Monday 21 June 2010

Worry grows over white-nose syndrome's widening reach among bats

The baffling disease that's killed more than a million is found as far west as Oklahoma, where potentially infected animals share caves with migratory Mexican bats. It is expected to reach California.

June 20, 2010 | By Rachel Bernstein, Los Angeles Times

A disease killing more than a million with a mortality rate close to 100% continues to sweep across the country. First detected in New York in 2006, it is now found in 14 states in the East and South, leaving starvation and death in its wake, and is working its way westward.

This disease affects not people but hibernating bats. White-nose syndrome, so named because of the white fungus that grows on infected bats' noses, was discovered last month in Oklahoma, the farthest west it has been seen. Since it first appeared in a cave near Albany, N.Y., four years ago, more than a million bats have died, and its reach now extends northward to Ontario, Canada, and southward to Tennessee.

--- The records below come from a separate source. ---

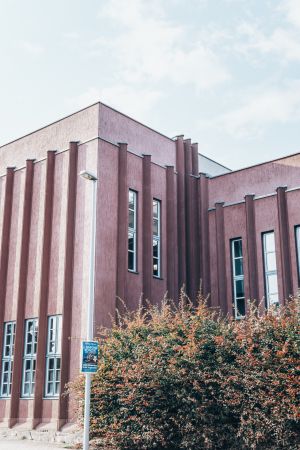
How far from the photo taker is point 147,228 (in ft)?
75.2

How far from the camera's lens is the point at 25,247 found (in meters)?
23.1

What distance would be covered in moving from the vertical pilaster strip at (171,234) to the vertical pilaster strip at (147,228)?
121cm

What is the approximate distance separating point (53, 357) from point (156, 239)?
21.1 feet

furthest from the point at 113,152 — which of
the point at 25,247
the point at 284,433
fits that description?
the point at 284,433

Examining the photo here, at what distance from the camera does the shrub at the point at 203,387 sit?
530 inches

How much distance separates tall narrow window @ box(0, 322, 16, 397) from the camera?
22.0 meters

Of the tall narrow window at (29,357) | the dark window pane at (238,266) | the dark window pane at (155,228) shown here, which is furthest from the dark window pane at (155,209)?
the tall narrow window at (29,357)

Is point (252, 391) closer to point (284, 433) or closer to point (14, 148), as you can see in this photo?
point (284, 433)

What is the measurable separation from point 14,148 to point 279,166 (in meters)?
11.9

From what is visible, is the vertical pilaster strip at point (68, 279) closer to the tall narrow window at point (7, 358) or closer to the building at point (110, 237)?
the building at point (110, 237)

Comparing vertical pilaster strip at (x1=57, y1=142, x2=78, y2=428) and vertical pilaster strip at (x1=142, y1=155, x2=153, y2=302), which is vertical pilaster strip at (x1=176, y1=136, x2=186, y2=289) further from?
vertical pilaster strip at (x1=57, y1=142, x2=78, y2=428)

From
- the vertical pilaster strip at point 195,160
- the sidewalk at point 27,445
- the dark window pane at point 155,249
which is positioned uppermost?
the vertical pilaster strip at point 195,160

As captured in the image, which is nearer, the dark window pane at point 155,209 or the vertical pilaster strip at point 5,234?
the vertical pilaster strip at point 5,234

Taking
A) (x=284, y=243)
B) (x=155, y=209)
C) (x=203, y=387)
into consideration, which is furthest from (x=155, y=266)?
(x=203, y=387)
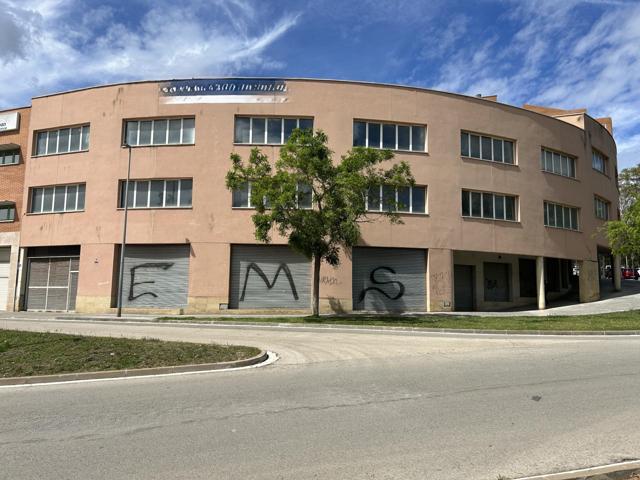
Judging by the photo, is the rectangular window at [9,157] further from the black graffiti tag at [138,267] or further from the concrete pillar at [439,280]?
the concrete pillar at [439,280]

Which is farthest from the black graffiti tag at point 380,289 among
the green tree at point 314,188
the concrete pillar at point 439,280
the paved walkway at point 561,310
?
the green tree at point 314,188

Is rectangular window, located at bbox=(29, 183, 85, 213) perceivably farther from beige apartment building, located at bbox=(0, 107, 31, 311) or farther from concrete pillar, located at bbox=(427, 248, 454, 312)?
concrete pillar, located at bbox=(427, 248, 454, 312)

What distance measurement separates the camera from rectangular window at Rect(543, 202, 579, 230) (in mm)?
31156

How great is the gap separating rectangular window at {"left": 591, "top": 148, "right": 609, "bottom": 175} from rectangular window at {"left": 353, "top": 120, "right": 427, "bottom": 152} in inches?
591

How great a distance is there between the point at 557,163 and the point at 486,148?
6.15 metres

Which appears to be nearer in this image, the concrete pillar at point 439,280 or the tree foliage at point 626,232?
the tree foliage at point 626,232

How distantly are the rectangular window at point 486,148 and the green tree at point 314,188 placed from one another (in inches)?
343

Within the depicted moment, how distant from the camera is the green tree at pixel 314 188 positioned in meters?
20.6

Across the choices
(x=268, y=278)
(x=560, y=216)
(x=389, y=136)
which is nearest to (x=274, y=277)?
(x=268, y=278)

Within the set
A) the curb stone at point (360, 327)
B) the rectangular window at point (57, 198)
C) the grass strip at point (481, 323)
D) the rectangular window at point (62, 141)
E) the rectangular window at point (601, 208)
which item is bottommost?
the curb stone at point (360, 327)

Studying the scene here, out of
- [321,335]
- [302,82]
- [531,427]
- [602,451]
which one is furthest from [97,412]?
[302,82]

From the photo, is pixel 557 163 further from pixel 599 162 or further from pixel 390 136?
pixel 390 136

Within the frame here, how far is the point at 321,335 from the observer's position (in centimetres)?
1623

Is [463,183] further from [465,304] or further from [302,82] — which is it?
[302,82]
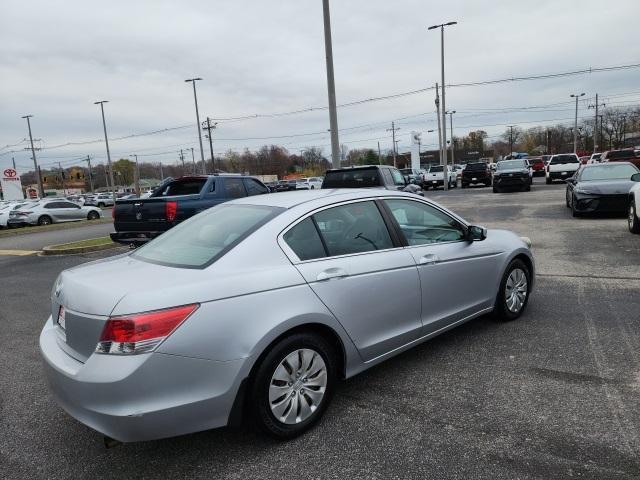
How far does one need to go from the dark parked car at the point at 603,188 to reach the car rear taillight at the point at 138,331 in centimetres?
1240

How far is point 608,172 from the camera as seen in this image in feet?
42.3

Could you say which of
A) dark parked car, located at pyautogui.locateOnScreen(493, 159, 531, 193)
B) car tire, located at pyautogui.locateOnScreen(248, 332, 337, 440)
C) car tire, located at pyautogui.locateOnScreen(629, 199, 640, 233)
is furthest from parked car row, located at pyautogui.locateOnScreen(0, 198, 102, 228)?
car tire, located at pyautogui.locateOnScreen(248, 332, 337, 440)

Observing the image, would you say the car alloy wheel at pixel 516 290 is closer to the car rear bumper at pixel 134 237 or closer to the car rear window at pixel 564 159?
the car rear bumper at pixel 134 237

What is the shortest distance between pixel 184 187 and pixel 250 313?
27.9 ft

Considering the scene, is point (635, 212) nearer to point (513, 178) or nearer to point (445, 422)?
point (445, 422)

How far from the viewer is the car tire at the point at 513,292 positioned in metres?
4.85

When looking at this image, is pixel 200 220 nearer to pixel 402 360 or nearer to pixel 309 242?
pixel 309 242

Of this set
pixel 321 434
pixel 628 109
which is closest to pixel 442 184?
pixel 321 434

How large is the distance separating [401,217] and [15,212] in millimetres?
27240

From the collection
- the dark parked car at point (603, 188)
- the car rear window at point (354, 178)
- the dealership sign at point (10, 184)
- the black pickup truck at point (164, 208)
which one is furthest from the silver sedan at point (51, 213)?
the dark parked car at point (603, 188)

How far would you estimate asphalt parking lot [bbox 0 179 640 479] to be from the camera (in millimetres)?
2730

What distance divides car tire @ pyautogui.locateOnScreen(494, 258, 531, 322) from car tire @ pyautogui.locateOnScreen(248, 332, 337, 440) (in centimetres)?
237

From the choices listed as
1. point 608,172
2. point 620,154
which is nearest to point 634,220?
point 608,172

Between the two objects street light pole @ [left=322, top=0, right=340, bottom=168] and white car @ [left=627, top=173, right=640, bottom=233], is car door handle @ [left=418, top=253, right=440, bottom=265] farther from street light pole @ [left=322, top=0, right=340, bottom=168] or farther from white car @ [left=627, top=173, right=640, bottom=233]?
street light pole @ [left=322, top=0, right=340, bottom=168]
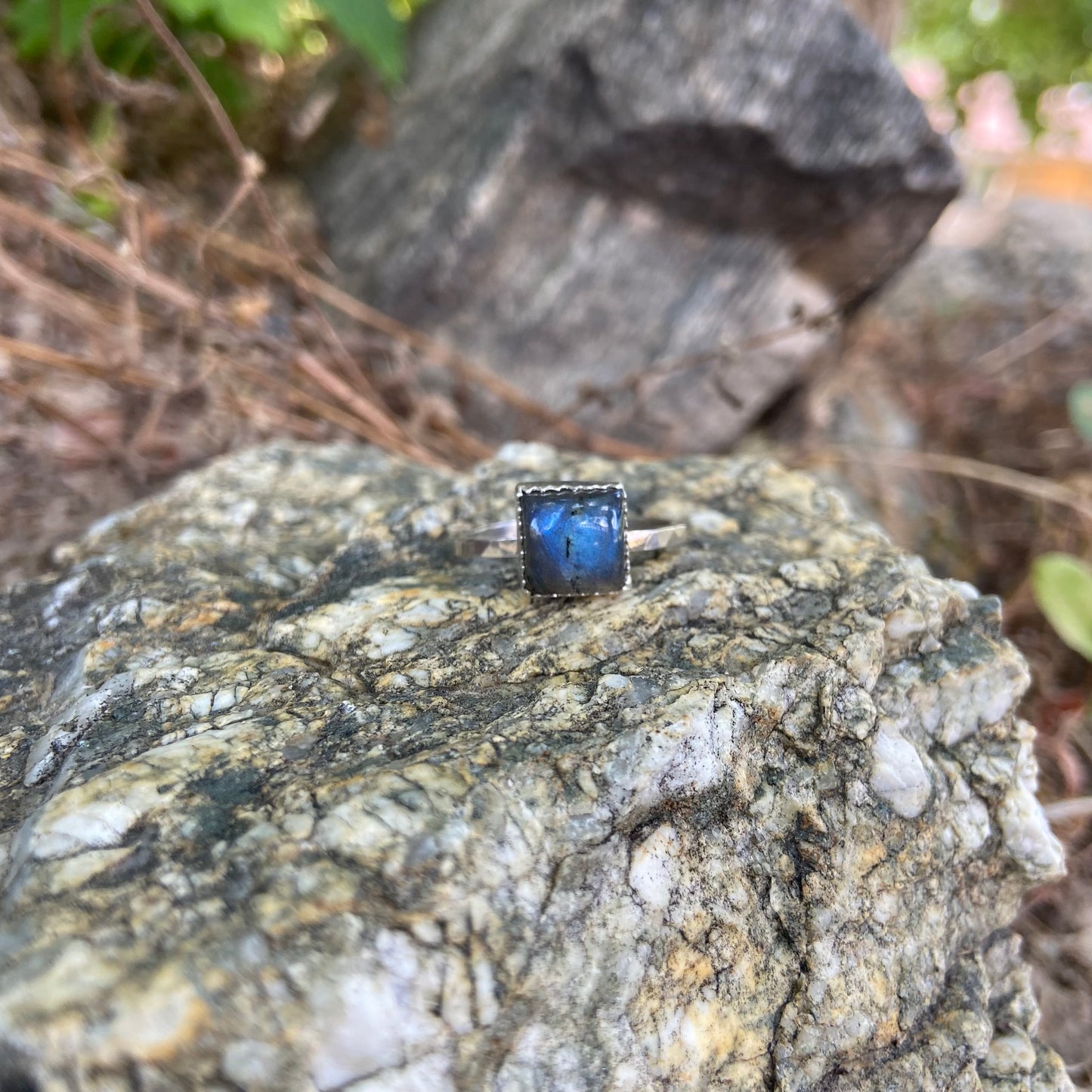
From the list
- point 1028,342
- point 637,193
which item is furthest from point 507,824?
point 1028,342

The discovery in Oklahoma is particularly worrisome because the bats there share caves with Mexican bats that migrate to and from Argentina. If the Mexican bats come in contact with the fungus, they could spread it widely.

"I'm afraid of what next year's map is going to look like," said biologist DeeAnn Reeder of Bucknell University in Pennsylvania, who has been researching the disease since it was discovered. "It got farther than I expected this year."

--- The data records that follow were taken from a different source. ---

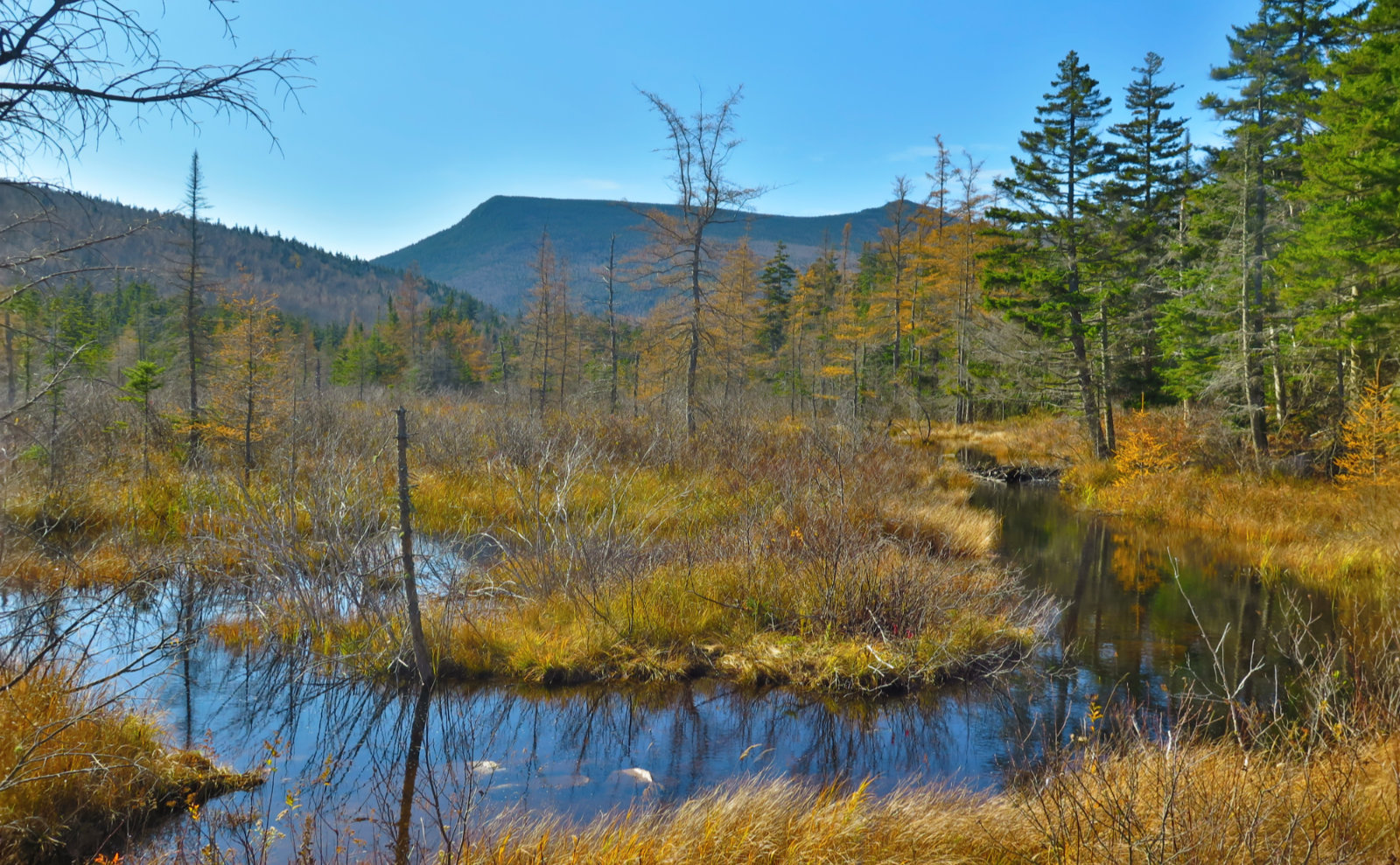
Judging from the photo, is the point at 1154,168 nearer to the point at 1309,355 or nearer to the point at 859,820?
the point at 1309,355

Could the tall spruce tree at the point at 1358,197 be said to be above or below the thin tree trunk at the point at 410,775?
above

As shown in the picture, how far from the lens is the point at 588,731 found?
5672mm

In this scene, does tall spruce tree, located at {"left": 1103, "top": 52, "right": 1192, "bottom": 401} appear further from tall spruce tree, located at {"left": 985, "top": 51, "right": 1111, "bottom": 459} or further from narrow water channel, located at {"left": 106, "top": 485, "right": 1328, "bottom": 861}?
narrow water channel, located at {"left": 106, "top": 485, "right": 1328, "bottom": 861}

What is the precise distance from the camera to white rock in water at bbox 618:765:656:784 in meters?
4.98

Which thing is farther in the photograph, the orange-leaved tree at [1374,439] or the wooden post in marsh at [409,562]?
the orange-leaved tree at [1374,439]

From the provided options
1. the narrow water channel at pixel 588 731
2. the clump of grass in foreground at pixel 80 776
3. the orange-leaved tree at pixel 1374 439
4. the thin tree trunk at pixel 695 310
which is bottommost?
the narrow water channel at pixel 588 731

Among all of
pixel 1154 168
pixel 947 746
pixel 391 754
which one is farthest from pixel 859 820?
pixel 1154 168

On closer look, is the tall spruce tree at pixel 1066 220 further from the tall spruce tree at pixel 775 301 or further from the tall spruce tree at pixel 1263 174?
the tall spruce tree at pixel 775 301

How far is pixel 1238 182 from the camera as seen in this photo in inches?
652

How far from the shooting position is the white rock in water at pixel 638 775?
498 centimetres

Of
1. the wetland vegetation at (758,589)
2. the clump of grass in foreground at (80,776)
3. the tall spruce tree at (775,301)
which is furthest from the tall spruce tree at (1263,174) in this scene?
the tall spruce tree at (775,301)

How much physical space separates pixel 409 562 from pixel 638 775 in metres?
2.24

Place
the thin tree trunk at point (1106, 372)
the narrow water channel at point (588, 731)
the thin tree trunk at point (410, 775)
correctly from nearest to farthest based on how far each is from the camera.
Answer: the thin tree trunk at point (410, 775) → the narrow water channel at point (588, 731) → the thin tree trunk at point (1106, 372)

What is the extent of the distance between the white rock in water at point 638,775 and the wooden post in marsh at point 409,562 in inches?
75.1
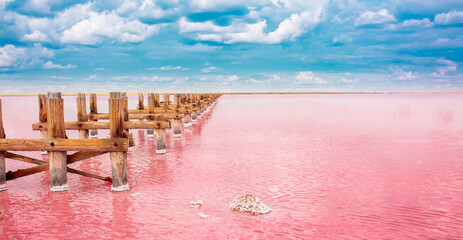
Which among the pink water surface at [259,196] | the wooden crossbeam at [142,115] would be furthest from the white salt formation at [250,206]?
the wooden crossbeam at [142,115]

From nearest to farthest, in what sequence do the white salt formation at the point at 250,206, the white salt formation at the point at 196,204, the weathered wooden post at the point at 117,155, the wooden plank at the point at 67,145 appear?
the white salt formation at the point at 250,206
the white salt formation at the point at 196,204
the wooden plank at the point at 67,145
the weathered wooden post at the point at 117,155

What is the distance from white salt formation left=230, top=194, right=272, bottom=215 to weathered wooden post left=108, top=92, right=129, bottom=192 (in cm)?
256

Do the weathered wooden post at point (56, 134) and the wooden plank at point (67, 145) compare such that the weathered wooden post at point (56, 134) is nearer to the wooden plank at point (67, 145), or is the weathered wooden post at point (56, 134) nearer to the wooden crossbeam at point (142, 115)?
the wooden plank at point (67, 145)

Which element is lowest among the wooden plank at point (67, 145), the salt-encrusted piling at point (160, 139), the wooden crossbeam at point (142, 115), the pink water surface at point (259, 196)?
the pink water surface at point (259, 196)

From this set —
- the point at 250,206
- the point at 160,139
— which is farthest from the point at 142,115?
the point at 250,206

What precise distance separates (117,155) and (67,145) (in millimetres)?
999

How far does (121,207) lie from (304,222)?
3.39m

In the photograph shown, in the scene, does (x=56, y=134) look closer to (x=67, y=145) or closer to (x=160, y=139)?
(x=67, y=145)

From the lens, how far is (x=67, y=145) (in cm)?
758

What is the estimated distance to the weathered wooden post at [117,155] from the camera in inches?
307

One possible nugget of good news: The fungus that is linked to the disease grows only in cold temperatures, so bats in milder climates with shorter winters may find a reprieve. "Everyone's crossing their fingers that there's a climate barrier," said Nina Fascione, executive director of the Texas-based nonprofit Bat Conservation International.

In 2008, two years after the disease was first identified, researchers linked the fungus to the syndrome, Geomyces destructans. Exactly how it kills the bats is still a mystery, although scientists know it infects the bats' skin and appears to interfere with the animals' hibernation patterns.

During winter, healthy hibernating bats arouse about once every two weeks and in the two hours or so that they are awake, use more calories than in the entire two weeks of hibernation. In contrast, bats with white-nose syndrome wake up as frequently as every four days, speeding the depletion of their precious energy stores and in some cases leading to starvation.

"We've got to connect these dots to figure out how you go from skin infection to death," said Reeder, who conducted the hibernation study.